RECORDS FOR THIS TASK —

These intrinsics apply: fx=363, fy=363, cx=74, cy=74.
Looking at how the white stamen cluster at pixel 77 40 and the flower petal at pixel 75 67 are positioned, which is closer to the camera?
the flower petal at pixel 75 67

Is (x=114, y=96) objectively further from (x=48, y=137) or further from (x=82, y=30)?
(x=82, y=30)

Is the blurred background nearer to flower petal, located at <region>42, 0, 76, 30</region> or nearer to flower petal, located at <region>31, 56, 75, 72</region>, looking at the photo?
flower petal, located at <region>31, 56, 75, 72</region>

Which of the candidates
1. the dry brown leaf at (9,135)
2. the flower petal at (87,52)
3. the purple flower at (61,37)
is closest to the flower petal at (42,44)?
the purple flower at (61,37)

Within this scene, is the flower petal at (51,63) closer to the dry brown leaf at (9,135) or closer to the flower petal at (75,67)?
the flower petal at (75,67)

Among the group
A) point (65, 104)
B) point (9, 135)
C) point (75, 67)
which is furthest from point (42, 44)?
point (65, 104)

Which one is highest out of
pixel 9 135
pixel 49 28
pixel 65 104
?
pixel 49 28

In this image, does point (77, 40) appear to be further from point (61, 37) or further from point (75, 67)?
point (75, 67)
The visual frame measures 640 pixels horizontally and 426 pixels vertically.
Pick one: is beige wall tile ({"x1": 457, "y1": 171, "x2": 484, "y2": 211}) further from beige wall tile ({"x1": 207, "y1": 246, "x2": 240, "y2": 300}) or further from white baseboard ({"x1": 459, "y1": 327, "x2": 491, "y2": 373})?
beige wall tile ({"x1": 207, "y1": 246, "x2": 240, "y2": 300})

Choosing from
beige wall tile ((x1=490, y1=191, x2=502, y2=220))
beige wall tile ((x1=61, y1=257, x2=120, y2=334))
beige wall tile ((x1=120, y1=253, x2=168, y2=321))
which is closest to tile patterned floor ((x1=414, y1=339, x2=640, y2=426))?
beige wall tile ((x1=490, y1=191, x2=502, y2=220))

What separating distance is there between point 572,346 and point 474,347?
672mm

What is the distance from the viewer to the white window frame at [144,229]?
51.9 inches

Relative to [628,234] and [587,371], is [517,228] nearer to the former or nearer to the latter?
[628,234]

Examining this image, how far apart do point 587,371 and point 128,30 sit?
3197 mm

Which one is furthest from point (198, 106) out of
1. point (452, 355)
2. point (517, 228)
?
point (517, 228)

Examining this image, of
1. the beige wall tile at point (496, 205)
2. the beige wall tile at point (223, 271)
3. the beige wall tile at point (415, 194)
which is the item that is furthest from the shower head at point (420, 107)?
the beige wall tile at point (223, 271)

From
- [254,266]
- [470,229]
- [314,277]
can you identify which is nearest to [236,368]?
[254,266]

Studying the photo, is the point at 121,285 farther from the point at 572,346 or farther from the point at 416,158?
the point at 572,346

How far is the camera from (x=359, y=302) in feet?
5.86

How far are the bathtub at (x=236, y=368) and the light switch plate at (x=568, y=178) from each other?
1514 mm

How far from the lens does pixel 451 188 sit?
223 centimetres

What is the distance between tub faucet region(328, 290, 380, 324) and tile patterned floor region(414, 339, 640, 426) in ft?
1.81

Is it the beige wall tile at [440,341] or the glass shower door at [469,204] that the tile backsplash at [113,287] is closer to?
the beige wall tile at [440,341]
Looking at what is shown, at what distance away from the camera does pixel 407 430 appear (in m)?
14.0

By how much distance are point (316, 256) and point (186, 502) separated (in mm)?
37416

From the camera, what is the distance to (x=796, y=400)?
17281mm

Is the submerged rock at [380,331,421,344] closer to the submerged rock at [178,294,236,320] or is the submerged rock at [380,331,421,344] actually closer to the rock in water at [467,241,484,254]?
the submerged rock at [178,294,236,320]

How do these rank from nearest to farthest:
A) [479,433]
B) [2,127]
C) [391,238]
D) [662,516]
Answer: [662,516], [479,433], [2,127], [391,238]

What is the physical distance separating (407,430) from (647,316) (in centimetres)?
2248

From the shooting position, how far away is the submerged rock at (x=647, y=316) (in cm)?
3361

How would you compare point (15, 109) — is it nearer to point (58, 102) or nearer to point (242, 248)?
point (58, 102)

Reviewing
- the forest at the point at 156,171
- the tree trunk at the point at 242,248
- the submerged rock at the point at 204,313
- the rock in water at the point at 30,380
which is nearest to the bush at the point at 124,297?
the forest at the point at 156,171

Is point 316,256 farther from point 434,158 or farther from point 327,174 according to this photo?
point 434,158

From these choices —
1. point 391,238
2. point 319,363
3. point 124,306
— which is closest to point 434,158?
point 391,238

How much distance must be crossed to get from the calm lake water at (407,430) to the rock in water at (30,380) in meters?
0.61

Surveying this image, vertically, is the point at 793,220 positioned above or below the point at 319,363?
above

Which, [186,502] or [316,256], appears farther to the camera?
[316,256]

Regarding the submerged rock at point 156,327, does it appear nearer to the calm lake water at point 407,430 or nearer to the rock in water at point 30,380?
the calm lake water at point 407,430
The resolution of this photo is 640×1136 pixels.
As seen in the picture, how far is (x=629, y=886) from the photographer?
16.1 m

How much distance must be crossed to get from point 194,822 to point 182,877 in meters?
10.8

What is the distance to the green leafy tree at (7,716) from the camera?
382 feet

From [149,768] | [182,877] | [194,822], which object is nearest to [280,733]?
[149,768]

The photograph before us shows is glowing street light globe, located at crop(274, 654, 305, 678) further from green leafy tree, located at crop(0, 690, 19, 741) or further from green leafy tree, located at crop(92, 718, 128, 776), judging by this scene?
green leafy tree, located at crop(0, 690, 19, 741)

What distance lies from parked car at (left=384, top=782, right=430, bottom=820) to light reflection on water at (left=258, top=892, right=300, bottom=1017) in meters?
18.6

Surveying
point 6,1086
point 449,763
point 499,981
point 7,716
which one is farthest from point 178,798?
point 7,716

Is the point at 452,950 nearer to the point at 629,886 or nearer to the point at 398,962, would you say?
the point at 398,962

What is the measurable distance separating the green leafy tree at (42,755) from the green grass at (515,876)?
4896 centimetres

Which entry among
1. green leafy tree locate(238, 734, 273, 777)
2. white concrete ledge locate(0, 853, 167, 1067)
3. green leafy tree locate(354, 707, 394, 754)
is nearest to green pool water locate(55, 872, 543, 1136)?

SET PROBLEM — Rewrite the lines above as a numbered list, leaving out the blank lines.

ANSWER TO THE EXERCISE —
1. These intrinsics apply: fx=363, fy=363, cx=74, cy=74.
2. Looking at how the white stamen cluster at pixel 77 40 and the flower petal at pixel 75 67 are positioned, which is closer to the camera?
3. the flower petal at pixel 75 67
4. Is (x=114, y=96) objectively further from (x=48, y=137) or further from (x=82, y=30)?
5. (x=82, y=30)
6. Is the blurred background nearer to flower petal, located at <region>42, 0, 76, 30</region> or nearer to flower petal, located at <region>31, 56, 75, 72</region>, looking at the photo?
7. flower petal, located at <region>31, 56, 75, 72</region>
8. Which of the candidates
9. 1. the dry brown leaf at (9,135)
10. 2. the flower petal at (87,52)
11. 3. the purple flower at (61,37)
12. is closest to the flower petal at (42,44)?
13. the purple flower at (61,37)
14. Within this scene, is the flower petal at (51,63) closer to the dry brown leaf at (9,135) or closer to the flower petal at (75,67)?
15. the flower petal at (75,67)
16. Among the group
17. A) point (65, 104)
18. B) point (9, 135)
19. C) point (75, 67)
20. which is furthest from point (42, 44)?
21. point (65, 104)
22. Which one is highest out of
23. pixel 9 135
24. pixel 49 28
25. pixel 65 104
26. ?
27. pixel 49 28
28. In this image, does point (77, 40) appear to be further from point (61, 37) or further from point (75, 67)?
29. point (75, 67)
30. The visual frame measures 640 pixels horizontally and 426 pixels vertically.
31. Pick one: is beige wall tile ({"x1": 457, "y1": 171, "x2": 484, "y2": 211}) further from beige wall tile ({"x1": 207, "y1": 246, "x2": 240, "y2": 300}) or further from white baseboard ({"x1": 459, "y1": 327, "x2": 491, "y2": 373})?
32. beige wall tile ({"x1": 207, "y1": 246, "x2": 240, "y2": 300})
33. Choosing from
34. beige wall tile ((x1=490, y1=191, x2=502, y2=220))
35. beige wall tile ((x1=61, y1=257, x2=120, y2=334))
36. beige wall tile ((x1=120, y1=253, x2=168, y2=321))
37. which is closest to tile patterned floor ((x1=414, y1=339, x2=640, y2=426))?
38. beige wall tile ((x1=490, y1=191, x2=502, y2=220))
39. What separating distance is there between point 572,346 and point 474,347?
40. 672mm
41. What is the distance from the viewer to the white window frame at [144,229]?
42. 51.9 inches
43. Relative to [628,234] and [587,371], is [517,228] nearer to the former or nearer to the latter?
44. [628,234]
45. Examining this image, how far apart do point 587,371 and point 128,30 sit?
46. 3197 mm
47. Which one is furthest from point (198, 106) out of
48. 1. point (452, 355)
49. 2. point (517, 228)
50. ?
51. point (517, 228)
52. Examining this image, of
53. 1. the beige wall tile at point (496, 205)
54. 2. the beige wall tile at point (223, 271)
55. 3. the beige wall tile at point (415, 194)
56. which is the item that is furthest from the shower head at point (420, 107)?
57. the beige wall tile at point (223, 271)
58. From
59. - [254,266]
60. - [470,229]
61. - [314,277]
62. can you identify which is nearest to [236,368]?
63. [254,266]
64. Studying the photo, is the point at 121,285 farther from the point at 572,346 or farther from the point at 416,158?
65. the point at 572,346
66. How far is the camera from (x=359, y=302) in feet?
67. 5.86
68. How far are the bathtub at (x=236, y=368) and the light switch plate at (x=568, y=178) from each other?
69. 1514 mm
70. How far from the lens does pixel 451 188 sit?
71. 223 centimetres
72. What is the distance between tub faucet region(328, 290, 380, 324) and tile patterned floor region(414, 339, 640, 426) in ft?
73. 1.81
74. Is it the beige wall tile at [440,341] or the glass shower door at [469,204] that the tile backsplash at [113,287] is closer to?
75. the beige wall tile at [440,341]
76. Looking at what is shown, at what distance away from the camera does pixel 407 430 appear (in m)?
77. 14.0
78. By how much distance are point (316, 256) and point (186, 502) separated (in mm)?
79. 37416
80. From the camera, what is the distance to (x=796, y=400)?
81. 17281mm
82. Is the submerged rock at [380,331,421,344] closer to the submerged rock at [178,294,236,320] or is the submerged rock at [380,331,421,344] actually closer to the rock in water at [467,241,484,254]?
83. the submerged rock at [178,294,236,320]
84. How do these rank from nearest to farthest:
85. A) [479,433]
86. B) [2,127]
87. C) [391,238]
88. D) [662,516]
89. Answer: [662,516], [479,433], [2,127], [391,238]
90. What is the physical distance separating (407,430) from (647,316) (in centimetres)?
91. 2248
92. From the shooting position, how far away is the submerged rock at (x=647, y=316) (in cm)?
93. 3361
94. How would you compare point (15, 109) — is it nearer to point (58, 102) or nearer to point (242, 248)?
95. point (58, 102)
96. Reviewing
97. - the forest at the point at 156,171
98. - the tree trunk at the point at 242,248
99. - the submerged rock at the point at 204,313
100. - the rock in water at the point at 30,380
101. which is nearest to the bush at the point at 124,297?
102. the forest at the point at 156,171
103. Is point 316,256 farther from point 434,158 or farther from point 327,174 according to this photo?
104. point 434,158
105. From these choices —
106. 1. point 391,238
107. 2. point 319,363
108. 3. point 124,306
109. — which is closest to point 434,158?
110. point 391,238
111. How much distance must be crossed to get from the calm lake water at (407,430) to the rock in water at (30,380) in meters?
112. 0.61
113. Surveying this image, vertically, is the point at 793,220 positioned above or below the point at 319,363?
114. above
115. Which, [186,502] or [316,256], appears farther to the camera?
116. [316,256]
117. Regarding the submerged rock at point 156,327, does it appear nearer to the calm lake water at point 407,430 or nearer to the rock in water at point 30,380?
118. the calm lake water at point 407,430
119. The resolution of this photo is 640×1136 pixels.
120. As seen in the picture, how far is (x=629, y=886) from the photographer?
121. 16.1 m
122. How much distance must be crossed to get from point 194,822 to point 182,877 in meters?
123. 10.8
124. What is the distance to the green leafy tree at (7,716) from the camera?
125. 382 feet
126. From [149,768] | [182,877] | [194,822], which object is nearest to [280,733]?
127. [149,768]
128. The photograph before us shows is glowing street light globe, located at crop(274, 654, 305, 678) further from green leafy tree, located at crop(0, 690, 19, 741) or further from green leafy tree, located at crop(92, 718, 128, 776), judging by this scene?
129. green leafy tree, located at crop(0, 690, 19, 741)
130. What distance lies from parked car at (left=384, top=782, right=430, bottom=820) to light reflection on water at (left=258, top=892, right=300, bottom=1017) in meters?
131. 18.6
132. Surveying
133. point 6,1086
134. point 449,763
135. point 499,981
136. point 7,716
137. which one is farthest from point 178,798?
138. point 7,716
139. Is the point at 452,950 nearer to the point at 629,886 or nearer to the point at 398,962, would you say?
140. the point at 398,962
141. What is the measurable distance separating the green leafy tree at (42,755) from the green grass at (515,876)?
142. 4896 centimetres
143. Which entry among
144. 1. green leafy tree locate(238, 734, 273, 777)
145. 2. white concrete ledge locate(0, 853, 167, 1067)
146. 3. green leafy tree locate(354, 707, 394, 754)
147. is nearest to green pool water locate(55, 872, 543, 1136)?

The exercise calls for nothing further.